Most teams treat the LLM provider as a vendor and skip the data-processing agreement. GDPR Article 28 disagrees. Here's why your LLM proxy is structurally a processor — and what your DPA stack actually has to contain.

Lucairn··10 min read
On this page
  1. The default mistake
  2. Controller vs processor — applied to LLM proxies
  3. Article 28 paragraph 3 — the binding clauses
  4. Common gaps
  5. Schrems II and the LLM stack
  6. A working DPA stack for an EU AI deployment
  7. Where Lucairn fits

The default mistake

A pattern recurs in almost every LLM architecture review we run. A team has built a customer-facing application that calls an upstream LLM provider — Anthropic, OpenAI, sometimes both. The user's prompt contains personal data, often identifiable: a name, an email address, occasionally a customer ID number. The application forwards the prompt to the model. The model returns an answer. The team stores the conversation log.

We ask to see the data-processing agreement with the LLM provider. The reply is some variation of: "We agreed to their terms of service. The processor agreement is included by reference, I think."

That answer is the violation. GDPR Article 28(3) requires that processing by a processor "shall be governed by a contract or other legal act under Union or Member State law, that is binding on the processor with regard to the controller and that sets out the subject-matter and duration of the processing, the nature and purpose of the processing, the type of personal data and categories of data subjects, and the obligations and rights of the controller." A box on a sign-up form titled "I agree to the Terms of Service" rarely satisfies this.

The error is not just paperwork. It is a structural misclassification. The team is treating the LLM provider as a vendor that supplies a tool.
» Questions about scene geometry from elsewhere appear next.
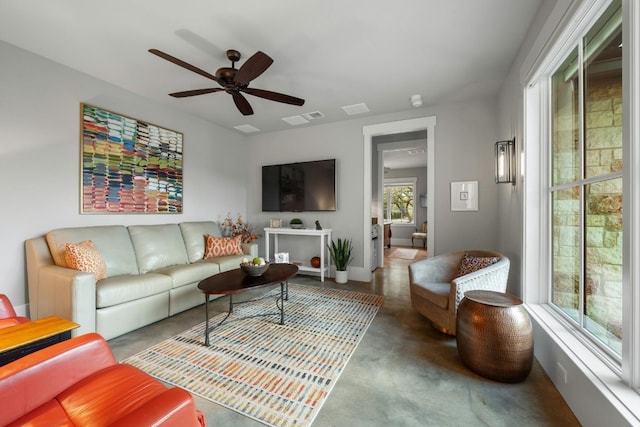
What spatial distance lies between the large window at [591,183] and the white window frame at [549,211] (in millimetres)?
84

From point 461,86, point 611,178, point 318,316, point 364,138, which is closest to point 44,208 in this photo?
point 318,316

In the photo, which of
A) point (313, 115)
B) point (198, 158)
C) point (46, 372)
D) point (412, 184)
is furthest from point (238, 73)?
point (412, 184)

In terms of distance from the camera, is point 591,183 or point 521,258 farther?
point 521,258

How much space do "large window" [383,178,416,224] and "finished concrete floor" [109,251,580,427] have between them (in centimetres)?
756

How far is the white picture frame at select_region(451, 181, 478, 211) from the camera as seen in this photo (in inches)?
145

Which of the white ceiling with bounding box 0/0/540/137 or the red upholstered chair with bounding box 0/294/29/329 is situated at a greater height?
the white ceiling with bounding box 0/0/540/137

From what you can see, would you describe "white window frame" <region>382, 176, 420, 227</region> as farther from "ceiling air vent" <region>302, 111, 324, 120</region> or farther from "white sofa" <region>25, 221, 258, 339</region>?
"white sofa" <region>25, 221, 258, 339</region>

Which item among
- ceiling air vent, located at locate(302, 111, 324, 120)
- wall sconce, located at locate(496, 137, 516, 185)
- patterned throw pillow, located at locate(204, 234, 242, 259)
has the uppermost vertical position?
ceiling air vent, located at locate(302, 111, 324, 120)

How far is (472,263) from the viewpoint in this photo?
2658 mm

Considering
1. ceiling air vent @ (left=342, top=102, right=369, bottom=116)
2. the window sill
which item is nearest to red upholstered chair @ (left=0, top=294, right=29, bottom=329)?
the window sill

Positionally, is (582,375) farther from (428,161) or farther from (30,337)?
(428,161)

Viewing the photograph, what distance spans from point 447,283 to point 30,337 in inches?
127

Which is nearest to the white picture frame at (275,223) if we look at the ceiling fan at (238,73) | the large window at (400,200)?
the ceiling fan at (238,73)

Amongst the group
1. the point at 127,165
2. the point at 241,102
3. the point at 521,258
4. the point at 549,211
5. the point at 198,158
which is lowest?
the point at 521,258
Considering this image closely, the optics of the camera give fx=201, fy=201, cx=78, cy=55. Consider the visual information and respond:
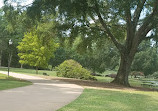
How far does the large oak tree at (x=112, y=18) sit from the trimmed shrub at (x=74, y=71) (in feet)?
13.9

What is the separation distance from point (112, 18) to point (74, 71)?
344 inches

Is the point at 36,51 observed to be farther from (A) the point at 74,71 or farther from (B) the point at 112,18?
(B) the point at 112,18

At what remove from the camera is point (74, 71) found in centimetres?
2541

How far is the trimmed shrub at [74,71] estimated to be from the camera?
24.9 metres

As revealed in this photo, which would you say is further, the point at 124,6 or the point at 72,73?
the point at 72,73

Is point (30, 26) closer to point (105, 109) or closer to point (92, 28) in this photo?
point (92, 28)

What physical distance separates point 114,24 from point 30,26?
9112 mm

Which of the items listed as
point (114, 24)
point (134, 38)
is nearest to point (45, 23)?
point (114, 24)

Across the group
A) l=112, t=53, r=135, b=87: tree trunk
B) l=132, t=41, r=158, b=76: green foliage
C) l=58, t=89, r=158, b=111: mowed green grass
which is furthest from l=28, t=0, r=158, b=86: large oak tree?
l=132, t=41, r=158, b=76: green foliage

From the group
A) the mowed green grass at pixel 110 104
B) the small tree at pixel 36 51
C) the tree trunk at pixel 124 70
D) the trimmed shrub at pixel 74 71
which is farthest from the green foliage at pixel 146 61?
the mowed green grass at pixel 110 104

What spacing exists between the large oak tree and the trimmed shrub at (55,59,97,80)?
4.24 m

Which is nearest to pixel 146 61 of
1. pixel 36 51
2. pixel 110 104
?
pixel 36 51

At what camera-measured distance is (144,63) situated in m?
50.0

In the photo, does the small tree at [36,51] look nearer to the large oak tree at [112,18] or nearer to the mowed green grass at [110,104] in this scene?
the large oak tree at [112,18]
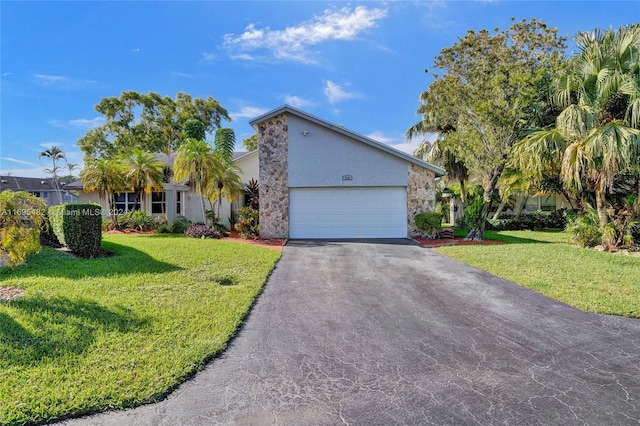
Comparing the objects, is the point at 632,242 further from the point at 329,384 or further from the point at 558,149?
the point at 329,384

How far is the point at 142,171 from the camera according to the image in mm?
17797

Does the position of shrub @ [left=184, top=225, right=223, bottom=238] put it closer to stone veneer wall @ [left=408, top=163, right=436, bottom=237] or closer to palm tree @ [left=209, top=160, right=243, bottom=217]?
palm tree @ [left=209, top=160, right=243, bottom=217]

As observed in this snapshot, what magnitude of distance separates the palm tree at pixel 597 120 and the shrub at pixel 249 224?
442 inches

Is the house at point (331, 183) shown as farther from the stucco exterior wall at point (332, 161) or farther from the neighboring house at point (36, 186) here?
the neighboring house at point (36, 186)

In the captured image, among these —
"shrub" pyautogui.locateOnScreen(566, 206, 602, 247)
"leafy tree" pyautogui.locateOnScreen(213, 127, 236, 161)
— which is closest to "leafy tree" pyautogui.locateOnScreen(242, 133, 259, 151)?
"leafy tree" pyautogui.locateOnScreen(213, 127, 236, 161)

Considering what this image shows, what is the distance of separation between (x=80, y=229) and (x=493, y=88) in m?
15.0

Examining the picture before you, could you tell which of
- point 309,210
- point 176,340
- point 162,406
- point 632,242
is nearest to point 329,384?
point 162,406

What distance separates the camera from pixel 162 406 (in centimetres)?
297

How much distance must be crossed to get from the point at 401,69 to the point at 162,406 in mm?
17560

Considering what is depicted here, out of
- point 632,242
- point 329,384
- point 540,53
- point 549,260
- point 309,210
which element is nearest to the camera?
point 329,384

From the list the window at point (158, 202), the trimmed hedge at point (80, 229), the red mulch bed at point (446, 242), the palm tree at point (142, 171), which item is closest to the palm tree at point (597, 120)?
the red mulch bed at point (446, 242)

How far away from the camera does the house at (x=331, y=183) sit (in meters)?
14.7

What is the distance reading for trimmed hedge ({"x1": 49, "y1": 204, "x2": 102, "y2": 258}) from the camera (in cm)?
882

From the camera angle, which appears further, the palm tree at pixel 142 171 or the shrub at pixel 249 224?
the palm tree at pixel 142 171
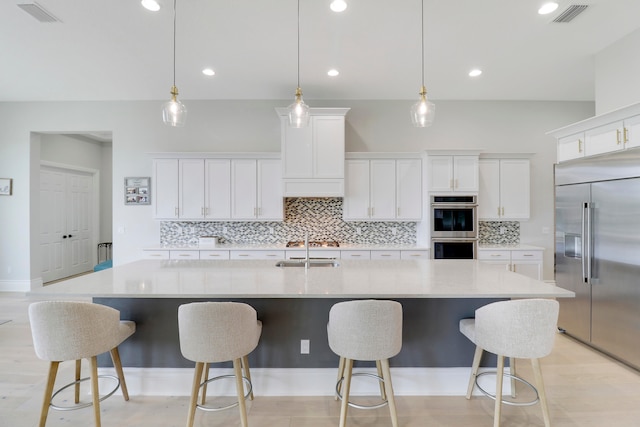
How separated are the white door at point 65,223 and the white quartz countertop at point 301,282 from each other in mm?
4464

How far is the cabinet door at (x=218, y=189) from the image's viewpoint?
183 inches

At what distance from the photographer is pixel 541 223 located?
5020mm

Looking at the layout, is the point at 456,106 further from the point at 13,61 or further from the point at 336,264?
the point at 13,61

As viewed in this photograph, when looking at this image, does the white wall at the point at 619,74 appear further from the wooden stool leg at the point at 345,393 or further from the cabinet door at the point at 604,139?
the wooden stool leg at the point at 345,393

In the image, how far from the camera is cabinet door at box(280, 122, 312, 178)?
448 cm

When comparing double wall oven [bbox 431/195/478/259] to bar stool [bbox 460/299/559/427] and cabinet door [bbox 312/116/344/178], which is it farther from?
bar stool [bbox 460/299/559/427]

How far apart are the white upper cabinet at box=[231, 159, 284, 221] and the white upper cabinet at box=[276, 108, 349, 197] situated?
0.23m

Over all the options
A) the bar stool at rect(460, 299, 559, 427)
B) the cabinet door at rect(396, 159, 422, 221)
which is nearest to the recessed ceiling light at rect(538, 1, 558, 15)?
the cabinet door at rect(396, 159, 422, 221)

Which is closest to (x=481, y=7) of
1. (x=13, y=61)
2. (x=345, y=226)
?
(x=345, y=226)

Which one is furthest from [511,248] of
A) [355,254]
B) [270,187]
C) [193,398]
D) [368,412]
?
[193,398]

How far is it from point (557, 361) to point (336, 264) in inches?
87.1

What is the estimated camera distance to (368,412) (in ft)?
7.11

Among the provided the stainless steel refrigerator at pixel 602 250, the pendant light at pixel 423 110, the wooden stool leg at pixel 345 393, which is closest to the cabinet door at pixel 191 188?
the pendant light at pixel 423 110

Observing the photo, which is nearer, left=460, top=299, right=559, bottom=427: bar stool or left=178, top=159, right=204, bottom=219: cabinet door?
left=460, top=299, right=559, bottom=427: bar stool
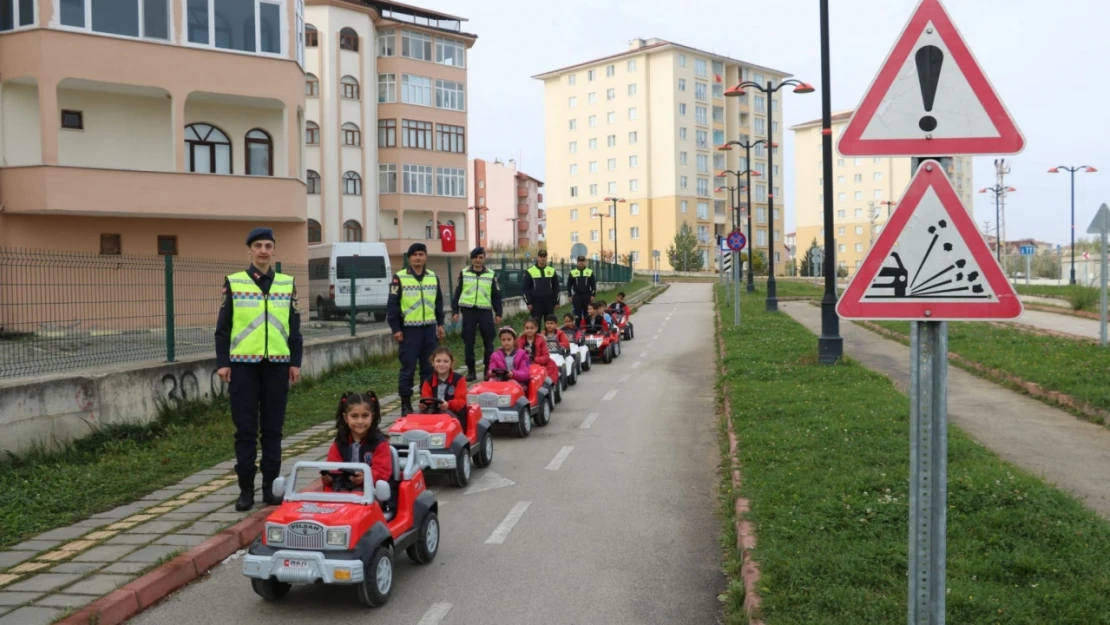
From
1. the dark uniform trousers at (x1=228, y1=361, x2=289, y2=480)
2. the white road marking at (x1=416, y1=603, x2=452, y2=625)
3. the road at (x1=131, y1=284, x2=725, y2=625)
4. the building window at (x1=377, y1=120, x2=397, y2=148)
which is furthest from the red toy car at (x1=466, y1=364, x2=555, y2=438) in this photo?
the building window at (x1=377, y1=120, x2=397, y2=148)

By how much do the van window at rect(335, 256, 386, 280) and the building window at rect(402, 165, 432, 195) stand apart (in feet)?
77.2

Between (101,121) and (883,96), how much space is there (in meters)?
25.2

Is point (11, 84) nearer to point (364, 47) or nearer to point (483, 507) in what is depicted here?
point (483, 507)

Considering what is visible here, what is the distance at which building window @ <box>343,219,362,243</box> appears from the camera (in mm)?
50156

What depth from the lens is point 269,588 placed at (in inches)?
213

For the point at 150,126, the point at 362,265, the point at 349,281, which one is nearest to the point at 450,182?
the point at 362,265

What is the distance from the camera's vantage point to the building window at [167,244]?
2528 cm

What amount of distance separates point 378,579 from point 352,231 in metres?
46.8

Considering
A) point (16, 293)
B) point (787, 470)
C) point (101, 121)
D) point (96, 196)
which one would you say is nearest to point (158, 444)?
point (16, 293)

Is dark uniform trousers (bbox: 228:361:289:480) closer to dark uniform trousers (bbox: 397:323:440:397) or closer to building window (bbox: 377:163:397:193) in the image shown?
dark uniform trousers (bbox: 397:323:440:397)

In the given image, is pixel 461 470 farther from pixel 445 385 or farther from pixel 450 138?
pixel 450 138

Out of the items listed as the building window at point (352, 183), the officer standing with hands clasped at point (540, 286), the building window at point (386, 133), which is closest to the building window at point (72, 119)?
the officer standing with hands clasped at point (540, 286)

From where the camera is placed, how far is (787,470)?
25.1ft

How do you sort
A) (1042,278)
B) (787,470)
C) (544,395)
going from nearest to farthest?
(787,470) → (544,395) → (1042,278)
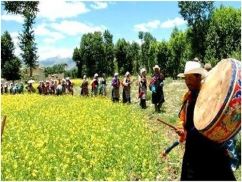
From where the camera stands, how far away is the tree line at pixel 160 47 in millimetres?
66812

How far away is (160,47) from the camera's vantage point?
105 meters

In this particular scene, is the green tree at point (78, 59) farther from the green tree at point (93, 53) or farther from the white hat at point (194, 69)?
the white hat at point (194, 69)

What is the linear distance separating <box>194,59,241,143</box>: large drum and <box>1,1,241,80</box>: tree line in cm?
1220

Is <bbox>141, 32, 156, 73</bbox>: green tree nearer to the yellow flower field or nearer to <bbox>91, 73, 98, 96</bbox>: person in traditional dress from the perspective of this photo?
<bbox>91, 73, 98, 96</bbox>: person in traditional dress

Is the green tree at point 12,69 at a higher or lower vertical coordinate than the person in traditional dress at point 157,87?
higher

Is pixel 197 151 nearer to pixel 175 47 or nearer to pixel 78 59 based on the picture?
pixel 175 47

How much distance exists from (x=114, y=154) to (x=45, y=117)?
300 inches

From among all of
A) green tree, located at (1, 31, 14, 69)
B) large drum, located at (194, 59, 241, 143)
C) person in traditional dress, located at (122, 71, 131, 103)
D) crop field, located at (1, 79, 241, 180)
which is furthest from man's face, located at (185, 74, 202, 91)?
green tree, located at (1, 31, 14, 69)

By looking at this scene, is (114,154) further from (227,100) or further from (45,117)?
(45,117)

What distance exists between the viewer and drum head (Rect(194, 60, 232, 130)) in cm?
619

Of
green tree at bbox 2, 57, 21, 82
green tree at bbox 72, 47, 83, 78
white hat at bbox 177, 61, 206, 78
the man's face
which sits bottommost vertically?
the man's face

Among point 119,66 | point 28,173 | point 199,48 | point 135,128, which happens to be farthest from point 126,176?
point 119,66

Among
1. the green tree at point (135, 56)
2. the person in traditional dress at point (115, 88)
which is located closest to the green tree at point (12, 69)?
the green tree at point (135, 56)

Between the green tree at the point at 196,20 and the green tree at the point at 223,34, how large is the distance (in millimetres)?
1819
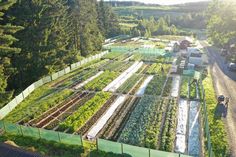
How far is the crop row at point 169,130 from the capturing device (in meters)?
21.4

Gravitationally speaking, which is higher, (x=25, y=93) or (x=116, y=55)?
(x=116, y=55)

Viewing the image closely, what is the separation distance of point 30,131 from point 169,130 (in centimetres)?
1195

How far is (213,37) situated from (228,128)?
54929mm

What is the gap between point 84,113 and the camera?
90.0ft

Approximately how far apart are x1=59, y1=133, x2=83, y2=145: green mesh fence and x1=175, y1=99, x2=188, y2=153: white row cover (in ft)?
25.2

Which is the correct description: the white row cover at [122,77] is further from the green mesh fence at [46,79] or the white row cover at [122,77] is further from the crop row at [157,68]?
the green mesh fence at [46,79]

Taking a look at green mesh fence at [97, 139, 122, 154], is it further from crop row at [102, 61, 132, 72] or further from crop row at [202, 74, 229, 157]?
crop row at [102, 61, 132, 72]

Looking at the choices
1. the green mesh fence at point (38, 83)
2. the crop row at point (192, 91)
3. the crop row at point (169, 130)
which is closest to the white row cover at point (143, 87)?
the crop row at point (169, 130)

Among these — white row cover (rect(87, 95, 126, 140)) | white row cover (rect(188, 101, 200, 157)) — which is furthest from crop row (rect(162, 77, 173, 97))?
white row cover (rect(87, 95, 126, 140))

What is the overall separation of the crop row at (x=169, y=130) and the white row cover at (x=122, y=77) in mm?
9025

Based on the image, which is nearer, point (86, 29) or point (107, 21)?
point (86, 29)

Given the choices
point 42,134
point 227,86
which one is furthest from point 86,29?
point 42,134

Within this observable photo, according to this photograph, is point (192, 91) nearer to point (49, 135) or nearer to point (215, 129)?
point (215, 129)

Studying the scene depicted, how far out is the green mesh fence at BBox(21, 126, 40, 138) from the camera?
22625mm
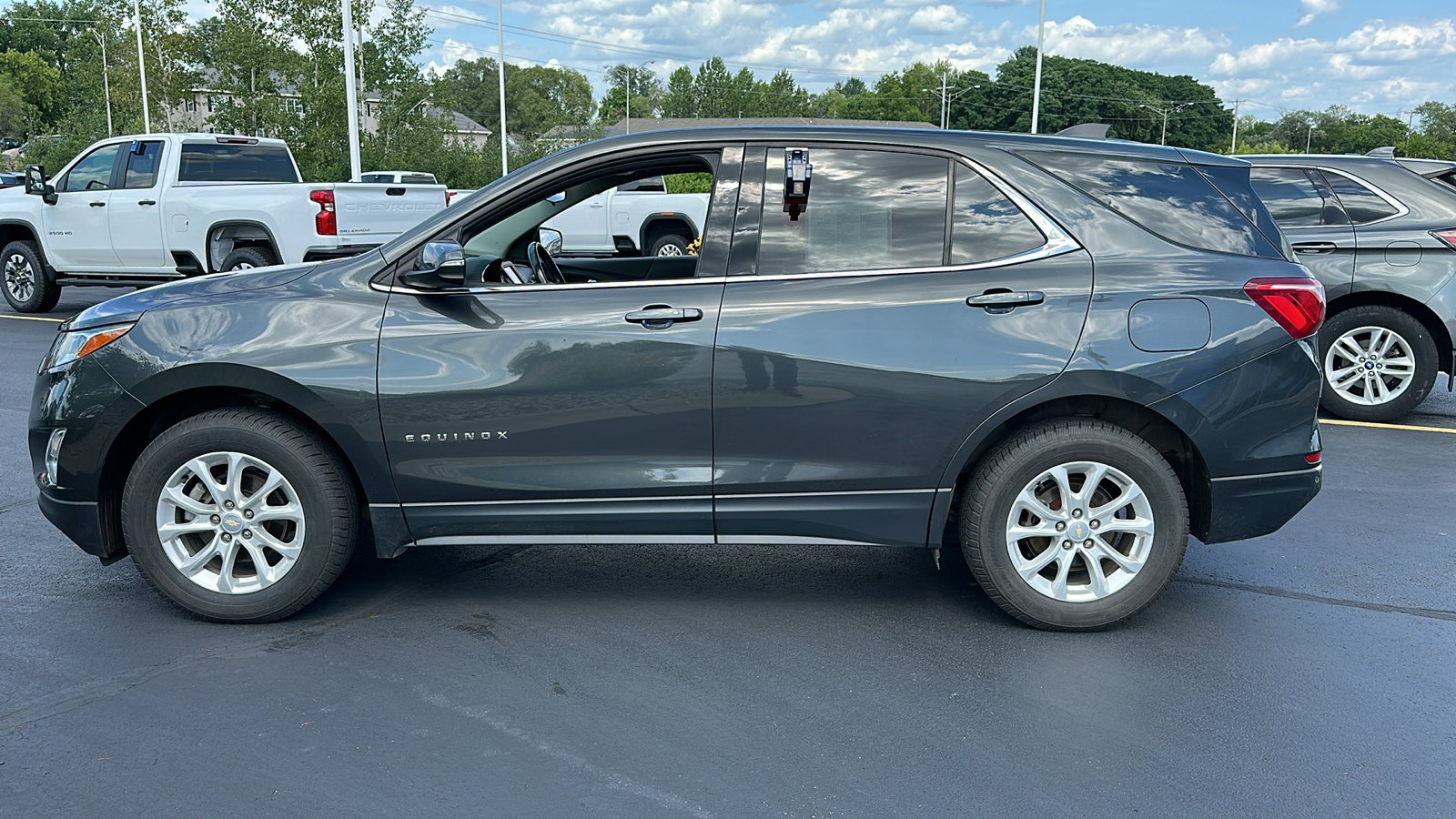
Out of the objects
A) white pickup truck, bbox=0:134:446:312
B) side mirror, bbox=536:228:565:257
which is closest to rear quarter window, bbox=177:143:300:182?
white pickup truck, bbox=0:134:446:312

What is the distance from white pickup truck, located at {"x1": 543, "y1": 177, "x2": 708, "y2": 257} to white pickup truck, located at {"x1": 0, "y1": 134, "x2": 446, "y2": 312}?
5429mm

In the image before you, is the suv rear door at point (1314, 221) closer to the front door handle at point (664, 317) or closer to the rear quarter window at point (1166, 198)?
the rear quarter window at point (1166, 198)

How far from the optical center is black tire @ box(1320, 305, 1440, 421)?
816 cm

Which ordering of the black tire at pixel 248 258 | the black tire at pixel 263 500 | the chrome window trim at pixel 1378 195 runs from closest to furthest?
the black tire at pixel 263 500 → the chrome window trim at pixel 1378 195 → the black tire at pixel 248 258

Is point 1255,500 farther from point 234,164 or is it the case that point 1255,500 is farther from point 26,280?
point 26,280

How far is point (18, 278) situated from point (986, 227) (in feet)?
47.1

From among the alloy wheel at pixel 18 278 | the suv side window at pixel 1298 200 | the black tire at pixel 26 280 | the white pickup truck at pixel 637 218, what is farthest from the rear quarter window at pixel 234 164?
the suv side window at pixel 1298 200

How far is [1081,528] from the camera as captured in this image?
4117 millimetres

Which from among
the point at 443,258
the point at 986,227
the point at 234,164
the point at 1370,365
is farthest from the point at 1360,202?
the point at 234,164

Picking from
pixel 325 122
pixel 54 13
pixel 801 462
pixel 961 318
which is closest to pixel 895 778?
pixel 801 462

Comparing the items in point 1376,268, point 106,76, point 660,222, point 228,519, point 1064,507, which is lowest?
point 228,519

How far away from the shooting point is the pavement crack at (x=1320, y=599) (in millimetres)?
4492

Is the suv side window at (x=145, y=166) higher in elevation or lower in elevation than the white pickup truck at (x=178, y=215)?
higher

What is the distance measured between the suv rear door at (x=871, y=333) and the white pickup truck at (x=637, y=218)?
45.0 ft
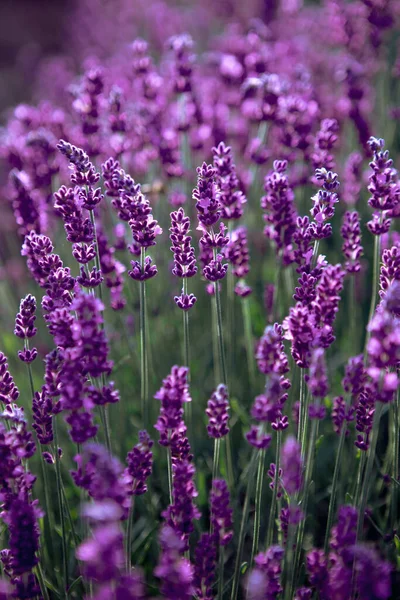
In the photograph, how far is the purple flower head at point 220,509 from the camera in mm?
1694

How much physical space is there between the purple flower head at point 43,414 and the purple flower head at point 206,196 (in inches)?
29.0

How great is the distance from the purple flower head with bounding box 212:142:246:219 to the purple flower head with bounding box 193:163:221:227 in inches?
8.3

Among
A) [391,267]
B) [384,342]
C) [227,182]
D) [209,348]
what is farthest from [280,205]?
[209,348]

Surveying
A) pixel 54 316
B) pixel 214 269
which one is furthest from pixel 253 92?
pixel 54 316

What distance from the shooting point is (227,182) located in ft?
7.45

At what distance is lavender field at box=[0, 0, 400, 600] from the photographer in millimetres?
1623

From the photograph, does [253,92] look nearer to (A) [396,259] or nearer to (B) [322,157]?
(B) [322,157]

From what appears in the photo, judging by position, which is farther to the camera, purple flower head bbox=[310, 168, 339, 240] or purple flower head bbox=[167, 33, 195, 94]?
purple flower head bbox=[167, 33, 195, 94]

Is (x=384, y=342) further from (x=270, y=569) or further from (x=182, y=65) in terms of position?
(x=182, y=65)

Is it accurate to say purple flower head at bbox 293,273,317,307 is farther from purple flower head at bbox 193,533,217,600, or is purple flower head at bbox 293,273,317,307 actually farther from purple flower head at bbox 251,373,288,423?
purple flower head at bbox 193,533,217,600

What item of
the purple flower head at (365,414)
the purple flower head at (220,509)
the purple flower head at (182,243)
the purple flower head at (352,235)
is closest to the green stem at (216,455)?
the purple flower head at (220,509)

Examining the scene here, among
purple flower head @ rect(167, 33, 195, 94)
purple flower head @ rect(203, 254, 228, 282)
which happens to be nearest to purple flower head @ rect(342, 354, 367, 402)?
purple flower head @ rect(203, 254, 228, 282)

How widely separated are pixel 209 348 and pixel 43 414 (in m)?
1.85

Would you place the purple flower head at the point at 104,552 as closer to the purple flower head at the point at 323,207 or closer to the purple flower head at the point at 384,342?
the purple flower head at the point at 384,342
Article 28 treats it as a processor that handles personal data on the controller's behalf. The two relationships have very different obligations attached to them. Mistaking the first for the second is one of the most common findings in LLM-architecture compliance reviews under GDPR.

Controller vs processor — applied to LLM proxies

Article 4(7) of the GDPR defines a controller as "the natural or legal person, public authority, agency or other body which, alone or jointly with others, determines the purposes and means of the processing of personal data." Article 4(8) defines a processor as "a natural or legal person, public authority, agency or other body which processes personal data on behalf of the controller."

Apply this to an LLM proxy that sits between your customer and an upstream LLM provider. Three distinct roles emerge:

Already there are two Article 28 contracts required: one between your customer and you, and one between you and the LLM provider. Article 28(2) explicitly addresses sub-processors: "the processor shall not engage another processor without prior specific or general written authorisation of the controller." Your customer has to be told who their sub-processors are, and they have to be able to object.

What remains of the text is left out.